== Required work ==
Copy every line of the material below word for word, keeping the wording, numbers, and punctuation unchanged.

Spatial reasoning material:

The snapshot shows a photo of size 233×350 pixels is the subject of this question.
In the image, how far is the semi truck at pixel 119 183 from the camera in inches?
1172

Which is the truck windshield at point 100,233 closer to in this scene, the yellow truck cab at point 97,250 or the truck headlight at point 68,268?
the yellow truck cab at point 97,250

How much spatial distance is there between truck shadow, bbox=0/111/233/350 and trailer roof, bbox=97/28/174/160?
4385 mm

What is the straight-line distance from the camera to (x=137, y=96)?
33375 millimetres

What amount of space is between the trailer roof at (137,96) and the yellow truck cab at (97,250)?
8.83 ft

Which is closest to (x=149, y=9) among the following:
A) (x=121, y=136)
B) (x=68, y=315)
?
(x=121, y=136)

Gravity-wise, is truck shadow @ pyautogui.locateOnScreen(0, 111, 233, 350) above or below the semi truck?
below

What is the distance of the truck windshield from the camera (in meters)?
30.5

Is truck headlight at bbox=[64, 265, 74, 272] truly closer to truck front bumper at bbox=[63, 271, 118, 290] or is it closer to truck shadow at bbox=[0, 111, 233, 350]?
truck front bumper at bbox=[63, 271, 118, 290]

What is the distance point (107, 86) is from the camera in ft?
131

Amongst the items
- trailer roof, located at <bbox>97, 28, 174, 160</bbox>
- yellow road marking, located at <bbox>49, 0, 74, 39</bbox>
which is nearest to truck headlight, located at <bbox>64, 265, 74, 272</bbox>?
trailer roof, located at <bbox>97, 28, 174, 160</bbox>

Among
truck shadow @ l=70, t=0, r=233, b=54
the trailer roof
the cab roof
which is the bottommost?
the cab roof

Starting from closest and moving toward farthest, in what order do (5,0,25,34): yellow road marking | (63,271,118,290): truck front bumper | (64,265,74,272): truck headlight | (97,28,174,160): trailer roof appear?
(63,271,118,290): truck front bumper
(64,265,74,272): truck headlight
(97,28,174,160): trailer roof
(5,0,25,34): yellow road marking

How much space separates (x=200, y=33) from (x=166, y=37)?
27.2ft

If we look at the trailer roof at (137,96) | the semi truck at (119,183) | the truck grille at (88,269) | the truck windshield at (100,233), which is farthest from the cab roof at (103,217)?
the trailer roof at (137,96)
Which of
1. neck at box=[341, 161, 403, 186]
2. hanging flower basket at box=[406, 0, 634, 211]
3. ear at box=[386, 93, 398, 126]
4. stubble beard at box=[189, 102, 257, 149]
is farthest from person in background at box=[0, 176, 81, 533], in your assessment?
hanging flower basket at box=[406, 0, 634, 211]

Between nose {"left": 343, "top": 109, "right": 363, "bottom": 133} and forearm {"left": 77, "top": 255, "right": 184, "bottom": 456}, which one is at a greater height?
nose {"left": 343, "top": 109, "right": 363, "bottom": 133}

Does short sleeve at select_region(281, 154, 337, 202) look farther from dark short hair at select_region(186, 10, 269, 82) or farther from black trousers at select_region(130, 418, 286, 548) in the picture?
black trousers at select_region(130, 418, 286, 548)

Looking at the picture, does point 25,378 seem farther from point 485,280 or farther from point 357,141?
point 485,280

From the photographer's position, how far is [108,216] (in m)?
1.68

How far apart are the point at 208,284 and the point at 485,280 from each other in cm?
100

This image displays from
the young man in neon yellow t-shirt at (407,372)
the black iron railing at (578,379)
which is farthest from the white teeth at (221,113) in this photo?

== Result of the task ==
The snapshot shows a photo of size 233×350 pixels is the subject of this question.
In the image, how far is the semi truck at pixel 119 183 from the camera in inches?
1172

Which is the truck windshield at point 100,233 closer to in this scene, the yellow truck cab at point 97,250 or the truck headlight at point 68,268?
the yellow truck cab at point 97,250

How much spatial distance is there between truck shadow, bbox=0/111/233/350 and trailer roof, bbox=97/28/174/160?
4385 mm

What is the straight-line distance from the camera to (x=137, y=96)?
33375 millimetres

What amount of space is between the trailer roof at (137,96) and the yellow truck cab at (97,250)?
8.83 ft

Which is closest to (x=149, y=9) among the following:
A) (x=121, y=136)
B) (x=68, y=315)
?
(x=121, y=136)

Gravity-wise, is truck shadow @ pyautogui.locateOnScreen(0, 111, 233, 350) above or below the semi truck?
below

What is the distance of the truck windshield from the camera (in meters)?
30.5

Is truck headlight at bbox=[64, 265, 74, 272] truly closer to truck front bumper at bbox=[63, 271, 118, 290] or is it closer to truck shadow at bbox=[0, 111, 233, 350]?
truck front bumper at bbox=[63, 271, 118, 290]

What is the distance point (107, 86) is from the camera in ft?
131

Amongst the items
- trailer roof, located at <bbox>97, 28, 174, 160</bbox>
- yellow road marking, located at <bbox>49, 0, 74, 39</bbox>
which is nearest to truck headlight, located at <bbox>64, 265, 74, 272</bbox>?
trailer roof, located at <bbox>97, 28, 174, 160</bbox>

Among
truck shadow @ l=70, t=0, r=233, b=54
the trailer roof
the cab roof
which is the bottommost?
the cab roof

Starting from closest and moving toward farthest, in what order do (5,0,25,34): yellow road marking | (63,271,118,290): truck front bumper | (64,265,74,272): truck headlight | (97,28,174,160): trailer roof appear?
(63,271,118,290): truck front bumper
(64,265,74,272): truck headlight
(97,28,174,160): trailer roof
(5,0,25,34): yellow road marking

How much space separates (x=200, y=33) from (x=166, y=37)?
27.2ft

If we look at the trailer roof at (137,96) | the semi truck at (119,183) | the truck grille at (88,269) | the truck windshield at (100,233), which is farthest from the cab roof at (103,217)?
the trailer roof at (137,96)
Which of
1. neck at box=[341, 161, 403, 186]
2. hanging flower basket at box=[406, 0, 634, 211]
3. ear at box=[386, 93, 398, 126]
4. stubble beard at box=[189, 102, 257, 149]
is farthest from person in background at box=[0, 176, 81, 533], in your assessment?
hanging flower basket at box=[406, 0, 634, 211]

Between nose {"left": 343, "top": 109, "right": 363, "bottom": 133} and forearm {"left": 77, "top": 255, "right": 184, "bottom": 456}, which one is at a greater height?
nose {"left": 343, "top": 109, "right": 363, "bottom": 133}

Does short sleeve at select_region(281, 154, 337, 202) look farther from dark short hair at select_region(186, 10, 269, 82) or farther from black trousers at select_region(130, 418, 286, 548) in the picture?
black trousers at select_region(130, 418, 286, 548)

Looking at the picture, does point 25,378 seem farther from point 485,280 or farther from point 357,141?
point 485,280

From the photographer's position, how far is [108,216] (in m)?
1.68

How far apart are the point at 208,284 and the point at 485,280 from each other in cm?
100

This image displays from
the young man in neon yellow t-shirt at (407,372)
the black iron railing at (578,379)
which is farthest from the white teeth at (221,113) in this photo?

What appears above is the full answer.